As the name suggests it is one of the oldest courses in France and is certainly the oldest in the south of the country. I often wonder whether the name might also hint at a dual meaning as my dad is something of a spring chicken compared with a lot of the other members who hobble around the course at a magnificently relaxed pace. It's a stunning pine tree-lined course with the shimmering Mediterranean on one side and the snow-capped peaks of the Alpes Maritimes on the other.
The club was founded in 1891 by the gloriously named Grand Duke Michael of Russia and is supposed to be modelled on St Andrews although, truth be told, there is very little resemblance. As you enter the clubhouse there is a list of past club presidents that starts with the Grand Duke himself and includes an admiral and a lord although things seem to have become a little more egalitarian recently – the current president appears to be an Italian gentleman with no title whatsoever – oh the horror...
The whole place has a very English pastoral feel to it – the clubhouse is a kind of gentle mock Tudor, and only the ever-present sunshine and the Euro-chatter belies the fact that we are not somewhere in Surrey. To the side of the clubhouse a row of flagpoles flies an assortment of national flags – Swedish, French, Norwegian, German, Italian... but no Union Jack. Not even a Scottish flag to celebrate the supposed link to St Andrews.
I point this out to my dad who harrumphs and says that he has brought this thorny issue up with the powers-that-be, but to no avail. No explanation had ever been given and the flag has never flown here. I'm tempted to demand an explanation myself and am about to rise from my seat when a carafe of particularly fine red wine arrives, followed swiftly by the best steak tartare I've ever tasted. The French know how to cool nationalistic ardour. Pretty soon I couldn't care less which flag flies above the club as long as the wine keeps coming and I can have one more portion of the sublime tarte aux pommes.

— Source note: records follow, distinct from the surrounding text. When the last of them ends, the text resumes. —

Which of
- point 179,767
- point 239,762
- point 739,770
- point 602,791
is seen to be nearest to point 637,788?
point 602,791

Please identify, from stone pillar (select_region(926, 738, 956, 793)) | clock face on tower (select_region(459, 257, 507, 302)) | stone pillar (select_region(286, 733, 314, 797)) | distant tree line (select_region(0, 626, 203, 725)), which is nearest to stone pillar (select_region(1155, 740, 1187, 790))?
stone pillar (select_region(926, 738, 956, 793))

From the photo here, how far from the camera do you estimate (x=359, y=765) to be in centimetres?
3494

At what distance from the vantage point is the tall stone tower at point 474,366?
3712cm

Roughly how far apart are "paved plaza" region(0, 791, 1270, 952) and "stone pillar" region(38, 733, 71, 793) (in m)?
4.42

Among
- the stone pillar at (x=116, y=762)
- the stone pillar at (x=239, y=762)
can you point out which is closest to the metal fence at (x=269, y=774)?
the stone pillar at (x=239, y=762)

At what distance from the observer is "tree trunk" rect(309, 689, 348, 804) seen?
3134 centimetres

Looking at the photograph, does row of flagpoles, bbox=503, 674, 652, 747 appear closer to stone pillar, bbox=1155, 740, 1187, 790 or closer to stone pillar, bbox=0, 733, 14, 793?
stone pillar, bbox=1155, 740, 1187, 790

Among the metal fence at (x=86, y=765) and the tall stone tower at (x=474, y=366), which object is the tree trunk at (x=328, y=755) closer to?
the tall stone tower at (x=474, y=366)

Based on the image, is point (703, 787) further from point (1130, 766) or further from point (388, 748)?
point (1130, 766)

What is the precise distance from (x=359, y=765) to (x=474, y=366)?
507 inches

I know I'm starting to sound a little like Taki in The Spectator but it's that sort of place. A touch of the Old World resisting the incessant development of this coastline that has left no square metre of the area uncovered by an ugly villa.
Driving from Nice airport up the coast, you notice that there are no divisions between the former towns of Antibes, Cannes and Mandelieu: they now all blend into one huge coastal sprawl interspersed with surgical auto-routes. It's not what it once was. With relief we retreat inland into the shadow of the perfume city of Grasse. Once home, more wine is produced and we sit on the terrace overlooking the gardens, basking in the evening sun.
I often think of moving down here, do some writing, live the good life. It would never happen – too much wine, sun and good food. I don't think I've ever managed to do much work down here – it just seems inappropriate. The following day on the Croisette in Cannes I watch the world go by and find it hard to imagine anyone actually holding down a job here. I know that they do but it just seems silly. It seems so irritating that something as tiresome as work could intrude on a Provençal day.
Maybe I'll just make olive oil and sell it to posh shops like Alex James and his cheese? Can't wait to tell Stacey and the kids... they'll be thrilled.